Extracted records »
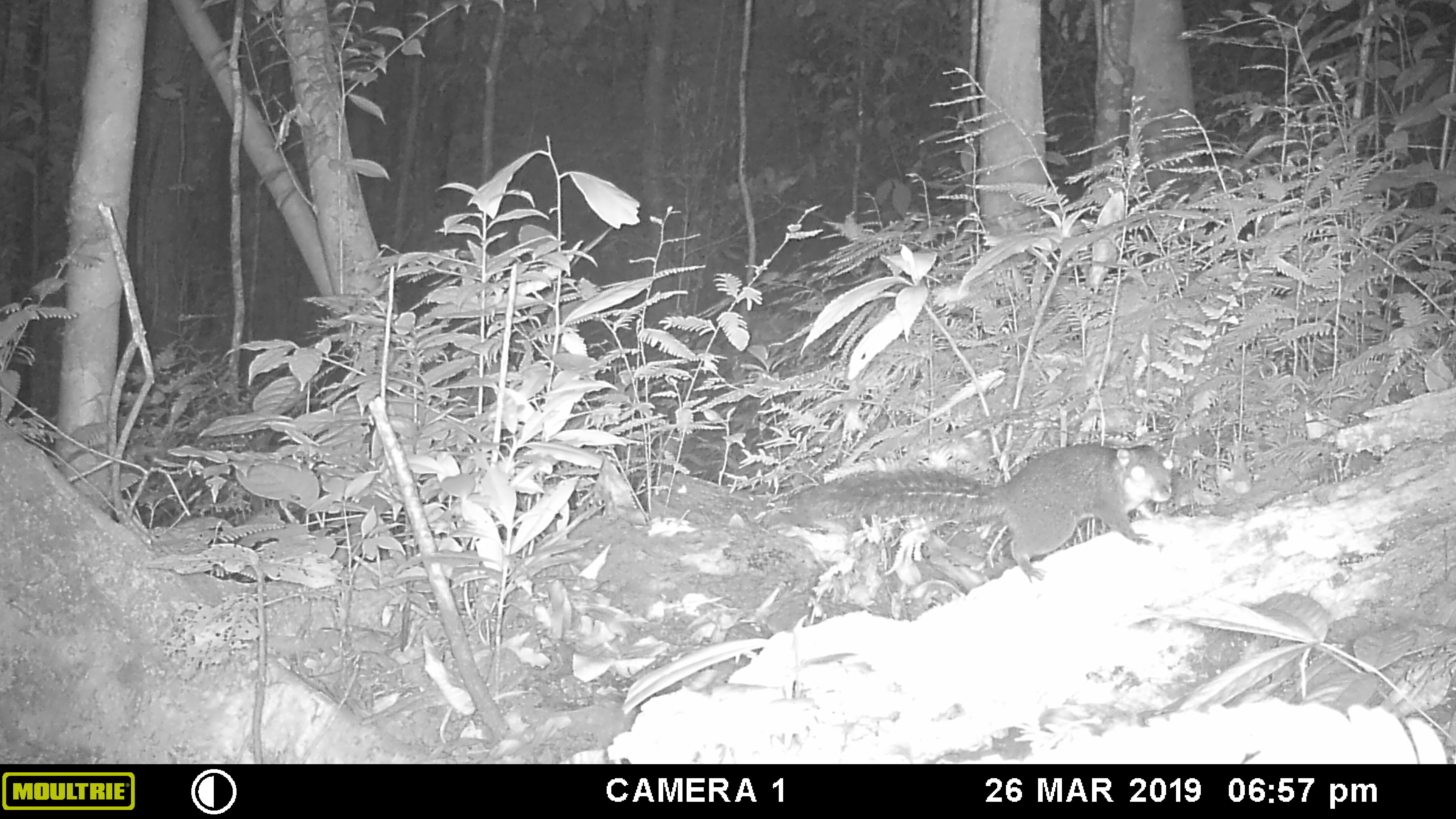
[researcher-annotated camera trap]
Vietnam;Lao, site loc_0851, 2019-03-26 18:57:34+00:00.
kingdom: Animalia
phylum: Chordata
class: Mammalia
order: Rodentia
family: Sciuridae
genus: Dremomys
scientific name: Dremomys rufigenis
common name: red-cheeked squirrel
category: red cheeked squirrel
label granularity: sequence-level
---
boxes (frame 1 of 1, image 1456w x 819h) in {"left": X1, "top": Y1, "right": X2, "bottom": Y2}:
red cheeked squirrel: {"left": 783, "top": 440, "right": 1173, "bottom": 585}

What to produce » Your answer must be every record above, word for word, with no pictures.

Answer for the task »
[researcher-annotated camera trap]
Vietnam;Lao, site loc_0851, 2019-03-26 18:57:34+00:00.
kingdom: Animalia
phylum: Chordata
class: Mammalia
order: Rodentia
family: Sciuridae
genus: Dremomys
scientific name: Dremomys rufigenis
common name: red-cheeked squirrel
category: red cheeked squirrel
label granularity: sequence-level
---
boxes (frame 1 of 1, image 1456w x 819h) in {"left": X1, "top": Y1, "right": X2, "bottom": Y2}:
red cheeked squirrel: {"left": 783, "top": 440, "right": 1173, "bottom": 585}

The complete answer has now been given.